The Lowdown
4 min read

Wall Street and Red Sea disruption

Wall Street has recovered well after a setback earlier this month. Too well? Are things overheating? Major shipping companies have stopped using the Red Sea through which almost 15% of global seaborne trade usually passes. How will this disruption impact inflation?

A positive start for equities

Global equity markets have begun the year in a positive mood. Commentators are still hoping for a soft landing in the US, and there has been a significant mood change regarding policy rate reductions across the world's major advanced economies (with the exception of Japan).

An early setback on Wall Street has already been cancelled out, as investors are still expecting upbeat economic data. The drawback with that is that were the economy to overheat, then there would be less need for the central bank to cut interest rates any time soon.

The recent jobless claims report might force the Fed to delay any actions, leaving investors to think again. In fact, a fund rate cut from the Fed as early as March does indeed look unlikely – particularly given the recent uptick in inflation.

Meanwhile, the slightly higher bond yields have not (yet) resulted in a profound stock market sell-off. Indeed, Wall Street has actually been doing the exact opposite, and is currently seeing a “melt-up”. What this means is that the asset allocators who thought bonds were due for a period of outperformance against stocks will need to rethink their strategy and possibly wait a little longer.

Inflation risk from Red Sea disruption

The most recent headwind to impact the global supply chain is the spate of attacks perpetrated by the Houthi movement in the Red Sea, targeting major shipping lanes that are crucial for distributing goods to countries throughout the Western world.

Shipping companies having to divert around the southern tip of Africa to avoid being attacked adds significant costs (and time) to transport operations – costs which could eventually lead to higher inflation. News of further US-UK led strikes on the Houthis has added further tensions in the region.

There is every chance that the current hostilities could spread to other territories in the Middle East. Indeed, Iran and Pakistan have recently been engaged in a series of tit-for-tat missile and drone attacks. These retaliatory strikes are stoking fears of widening conflict and worsening geopolitical tensions across the region.

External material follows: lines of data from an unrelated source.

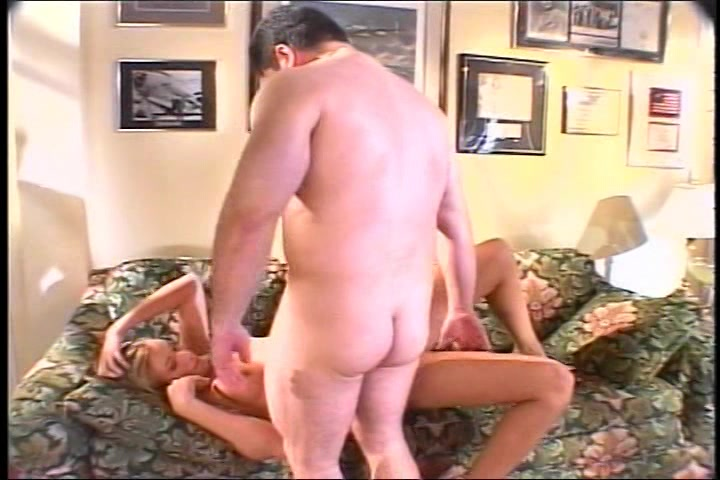 Hij penetreert de lekkere seks celeb en spuit haar waffel vol cum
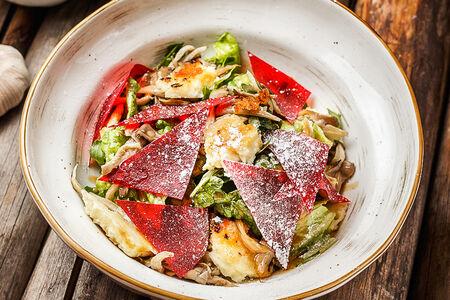 Салат с вешенками и копченым сулугуни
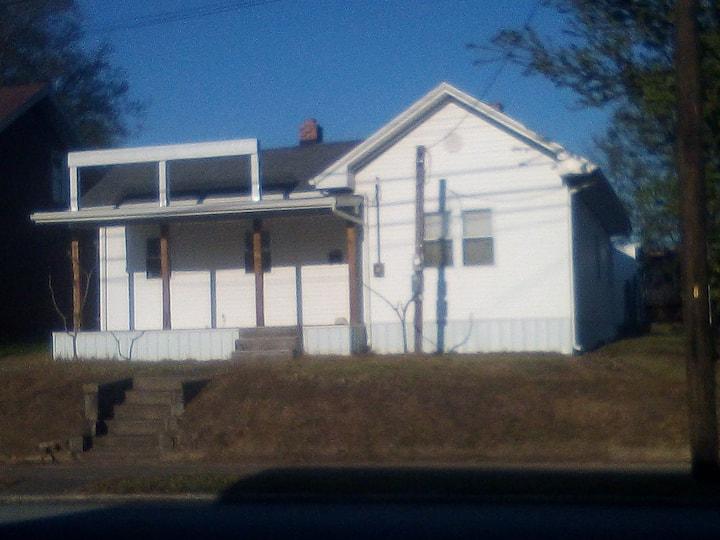 1618 Triplett Street
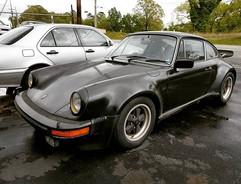 1976 Porsche 930 Turbo in for valve adju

Last week, members of the World Economic Forum headed to Davos for their annual meeting – an opportunity for leaders and changemakers from all over the world to engage in discussion on political and economic matters, as well as the urgent issue of climate change.

Is Davos out of touch?

The WEF differs from the World Health Organisation or the United Nations Climate Change Conferences, insofar as their meetings do not carry treaty or contractual obligations. The forum is only as influential as the power of its arguments and those in attendance. “Davos is where billionaires tell millionaires about what the middle class feels”, joked JPMorgan CEO Jamie Dimon at the forum one year. Indeed, accusations of it being out of touch are rife, and the WEF is concerned about loss of trust among its global audience and what this might mean for future Davos meetings.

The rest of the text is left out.